Indigenous Peoples Heritage Month I
The actual title is “National Native American Heritage Month.” There are so many outstanding examples of the artistic contributions First Nations cultures have made to the history of this country, despite the repression and attempted assimilation of these cultures during the “reservation period.” The repercussions of that period, unfortunately, extend into the present day. For the rest of this month, I’d like to show you art from a number of cultures that I have always found fascinating and enlightening. Long before Jamestown, Plymouth, and the Spanish explorers, indigenous cultures in North America thrived and produced tons of sophisticated art and architecture.
Anasazi Culture, Ruins of Pueblo Bonito, Chaco Canyon, New Mexico, 900–1000 CE, abandoned around 1150. © Davis Art Images. (8S-11494) |
Evidence of the Anasazi culture exists in the region of the Four Corners (where the borders of Utah, Colorado, Arizona, and New Mexico meet) as early as 1500 BCE. The Anasazi are believed to have developed from hunter-gatherers into farmers around 100 BCE. Various types of domesticated plants from Mexico, such as corn, squash, and beans, had been introduced around 200 BCE.
The Anasazi were dry farmers and relied on the unpredictable rainfall for growth of crops. In approximately 500 CE, the Anasazi became sedentary town dwellers with advancements in more reliable farming techniques. Archaeological evidence from sites in Chaco Canyon indicates that Anasazi groups foraged the open grasslands during most of the year and returned to sheltered canyon dwellings during the winters.
The Anasazi were a very organized culture. They established roads and created platforms from which signals could be sent to neighboring communities. They also had an extensive trade network that extended to Mexico and the eastern Plains—Anasazi pottery fragments have been found as far east as Ohio. By far their most significant achievement was their use of stone and adobe construction to build large communal, aboveground dwellings, predecessors of the pueblo.
Some of the most magnificent examples of Anasazi architecture are in Chaco Canyon, New Mexico. Within a 9.32-mile (15 kilometer) range, there are nearly 300 separate apartment buildings, some on the valley floor and some on top of the mesa. Pueblo Bonito, the grandest of all of these, was built in a semi-circular form.
------------------------------
— SET PROBLEM 1 —
Answer these questions using the Anasazi passage:
(a) How far east have Anasazi pottery fragments been found?
(b) Around what year did the Anasazi become sedentary town dwellers?
(c) In what form was Pueblo Bonito built?
— SET PROBLEM 2 —
Reproduce the Anasazi passage word for word between "Some of the" and "a semi-circular form.", inclusive.
The data after this point comes from a separate source.
------------------------------
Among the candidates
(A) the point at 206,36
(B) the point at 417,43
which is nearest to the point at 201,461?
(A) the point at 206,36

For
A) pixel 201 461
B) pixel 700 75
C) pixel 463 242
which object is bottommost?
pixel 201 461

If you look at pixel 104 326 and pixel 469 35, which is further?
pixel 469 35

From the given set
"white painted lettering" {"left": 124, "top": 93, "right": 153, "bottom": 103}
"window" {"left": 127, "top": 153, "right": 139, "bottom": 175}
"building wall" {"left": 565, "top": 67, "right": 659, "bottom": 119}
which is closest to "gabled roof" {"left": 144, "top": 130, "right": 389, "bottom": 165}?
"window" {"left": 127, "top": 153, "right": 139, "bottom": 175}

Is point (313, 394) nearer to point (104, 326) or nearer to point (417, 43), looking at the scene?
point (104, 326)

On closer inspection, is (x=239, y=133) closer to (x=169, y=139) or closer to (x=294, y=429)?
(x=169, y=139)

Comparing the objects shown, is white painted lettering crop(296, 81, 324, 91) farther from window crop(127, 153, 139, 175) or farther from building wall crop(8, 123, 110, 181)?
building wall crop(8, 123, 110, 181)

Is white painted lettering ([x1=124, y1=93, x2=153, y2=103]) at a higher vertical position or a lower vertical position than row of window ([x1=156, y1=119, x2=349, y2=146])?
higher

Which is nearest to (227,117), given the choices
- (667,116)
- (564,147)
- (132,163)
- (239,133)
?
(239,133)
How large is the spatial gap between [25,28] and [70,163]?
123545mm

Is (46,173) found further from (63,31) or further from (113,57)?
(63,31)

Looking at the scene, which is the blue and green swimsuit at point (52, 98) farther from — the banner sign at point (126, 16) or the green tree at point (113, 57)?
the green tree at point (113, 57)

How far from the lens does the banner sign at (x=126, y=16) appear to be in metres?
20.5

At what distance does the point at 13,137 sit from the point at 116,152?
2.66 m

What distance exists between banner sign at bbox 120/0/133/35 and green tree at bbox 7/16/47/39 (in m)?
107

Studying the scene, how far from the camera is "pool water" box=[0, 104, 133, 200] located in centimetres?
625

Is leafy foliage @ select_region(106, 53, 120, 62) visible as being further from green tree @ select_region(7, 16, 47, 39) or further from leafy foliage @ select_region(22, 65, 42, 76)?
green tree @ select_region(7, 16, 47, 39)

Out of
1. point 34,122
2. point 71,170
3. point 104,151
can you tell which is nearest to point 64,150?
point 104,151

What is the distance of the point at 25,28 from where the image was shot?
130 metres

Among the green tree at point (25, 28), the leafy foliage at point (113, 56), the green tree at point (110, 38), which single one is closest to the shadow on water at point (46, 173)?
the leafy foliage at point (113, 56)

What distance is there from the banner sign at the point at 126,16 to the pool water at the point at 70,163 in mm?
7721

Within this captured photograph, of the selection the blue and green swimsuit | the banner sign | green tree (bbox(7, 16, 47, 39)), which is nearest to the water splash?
------------------------------
— TASK RESPONSE 1 —
(a) As far east as Ohio.
(b) Approximately 500 CE.
(c) A semi-circular form.

— TASK RESPONSE 2 —
Some of the most magnificent examples of Anasazi architecture are in Chaco Canyon, New Mexico. Within a 9.32-mile (15 kilometer) range, there are nearly 300 separate apartment buildings, some on the valley floor and some on top of the mesa. Pueblo Bonito, the grandest of all of these, was built in a semi-circular form.